San Francisco to Las Vegas Road Trip

An experience worth travelling for

We flew in for a birthday… and ended up turning it into a full California-to-Vegas road trip.

What started as a long weekend in Las Vegas quickly became something much bigger. If we were flying that far, it felt like a waste not to see more, so we gave ourselves ten days, a convertible, and a rough plan… and just went for it.

Starting in San Francisco

We spent our first two nights in San Francisco, staying at Hotel Emblem San Francisco, a really good base for a short stay.

It’s one of those hotels that does exactly what you need it to. The location is great, the rooms are comfortable, and it offers solid value. Nothing over the top, but exactly right for a couple of nights before heading off on a bigger trip.

I’d happily stay again.

While we were there, we did a mix of the classics, exploring the city, visiting Alcatraz Island, and spending a day over in Sausalito, which has a completely different, laid-back coastal feel. Nicola also had the biggest ice cream I have ever seen.

San Francisco is one of those cities you don’t need long in—but you do need to experience properly.

Hitting the road

After San Francisco, we picked up our car, a red convertible obviously, and started the road trip properly.

We didn’t massively overthink this part. We knew we needed to get to Vegas, and we had a rough route in mind, but beyond that we just wanted the freedom to stop when we felt like it and see where the road took us.

We drove down through Monterey and Carmel-by-the-Sea before joining the iconic Big Sur Coast Highway.

Big Sur: the moment it all clicked

This is where it started to feel like a proper road trip.

Driving along Big Sur with the roof down, stopping whenever we wanted and taking in those views, it’s one of those stretches you don’t rush.

If there’s one reason to do this route, it’s this.

Travel tip: Don’t try and power through it too quickly. Give yourself time to stop along the way. That’s the whole point.

A stop we’d slow down next time

We passed through Carmel-by-the-Sea, and this is probably the only part of the trip I’d change slightly.

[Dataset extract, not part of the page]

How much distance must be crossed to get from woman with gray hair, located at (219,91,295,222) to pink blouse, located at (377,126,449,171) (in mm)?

It had that effortless coastal feel, boutique shops, relaxed pace, and somewhere you’d want to wander in the evening. I wish we’d stayed overnight rather than just passing through.

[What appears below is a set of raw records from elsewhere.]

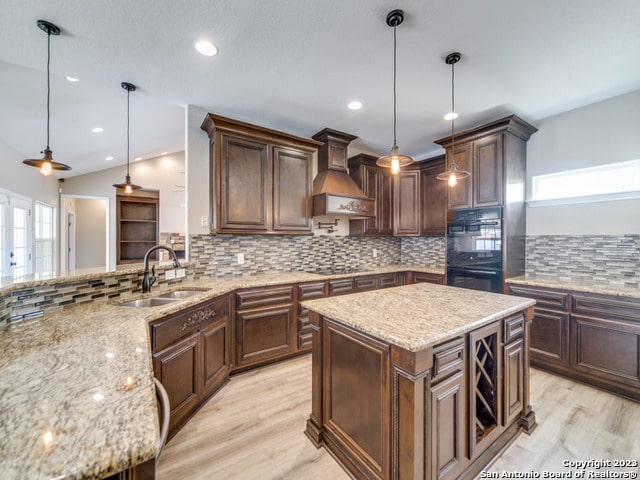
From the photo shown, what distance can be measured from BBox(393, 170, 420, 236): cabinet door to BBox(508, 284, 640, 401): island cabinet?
1.84 meters

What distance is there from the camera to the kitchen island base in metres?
1.26

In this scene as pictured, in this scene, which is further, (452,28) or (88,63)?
(88,63)

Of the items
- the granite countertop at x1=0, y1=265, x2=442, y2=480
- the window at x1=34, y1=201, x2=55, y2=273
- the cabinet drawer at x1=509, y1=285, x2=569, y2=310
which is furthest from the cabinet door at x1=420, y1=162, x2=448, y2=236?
the window at x1=34, y1=201, x2=55, y2=273

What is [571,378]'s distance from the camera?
260 centimetres

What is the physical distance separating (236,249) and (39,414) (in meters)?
2.62

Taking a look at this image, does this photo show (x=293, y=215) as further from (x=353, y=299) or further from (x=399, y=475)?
(x=399, y=475)

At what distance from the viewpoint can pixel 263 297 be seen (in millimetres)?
2797

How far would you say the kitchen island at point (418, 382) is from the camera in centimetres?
126

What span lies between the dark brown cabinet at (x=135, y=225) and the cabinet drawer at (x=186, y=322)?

Real-life road trip moments

We stayed overnight in Lost Hills at a roadside motel, which was absolutely fine… until someone drove into our car while we were asleep.

Not ideal.

The car was still drivable, although the passenger door would not open, so for the next few days we were climbing in and out of it like it was part of the experience.

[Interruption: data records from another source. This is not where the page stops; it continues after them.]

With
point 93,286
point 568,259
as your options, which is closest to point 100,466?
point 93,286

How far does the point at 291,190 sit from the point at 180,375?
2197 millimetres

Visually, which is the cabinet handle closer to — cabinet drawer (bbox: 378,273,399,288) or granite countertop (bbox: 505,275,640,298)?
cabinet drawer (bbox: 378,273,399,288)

And just to complete the set, I later reversed into a bollard in Death Valley.

At this point, we were fully committed to seeing what that insurance policy actually covered and were slightly dreading returning the car.

Death Valley: completely different, completely worth it

From the coast to the desert, the contrast in this trip is what makes it.

We stayed at The Oasis at Death Valley, which felt like something out of another era, a bit like Kellerman’s from Dirty Dancing, just surrounded by desert instead of mountains.

And honestly, I loved it.

Death Valley doesn’t feel like anywhere else. It’s vast, quiet, and slightly surreal, the kind of place you need to experience properly.

Travel tip: Don’t just drive through. Stay the night. It completely changes the experience.

Ending in Las Vegas

We finished the road trip in Las Vegas, which felt like the perfect contrast to everything that came before.

After days of driving, scenery, and complete freedom, arriving into Vegas, bright lights, big energy, and a full birthday celebration was exactly what the trip needed.

(And yes… we handed the car back fully expecting a bill, but they didn’t bat an eyelid. Insurance win. I am fairly sure we would not have had that experience if we were in Spain.)

The drive was the whole point of this trip. Vegas was just the ending

Who this trip is for

This kind of trip works really well for:

  • friends or couples

  • anyone who wants a mix of experience and flexibility

  • people who don’t want to be tied to one place

It’s not a “fly and flop” holiday. It is very much a see more, do more kind of trip.

If you’re debating whether to just fly straight to Vegas or turn it into a road trip… do the road trip. It completely changes the experience.

The practical side

  • Budget: £££

  • Time of year: April, ideal with warm, sunny weather and not extreme heat

  • Driving: really easy, Google Maps was all we needed

Travel tip: Download offline maps before you go, just in case signal drops in more remote areas.

If I did it again, I would probably add a few extra days and include the Sequoia trees.

Final thoughts

This is exactly why I always say travel is about more than just the hotel.

Having the freedom to move, to stop when you want, and to see completely different landscapes in one trip is what makes something memorable.

It’s the kind of trip I would recommend to anyone, and one I would 100% do again.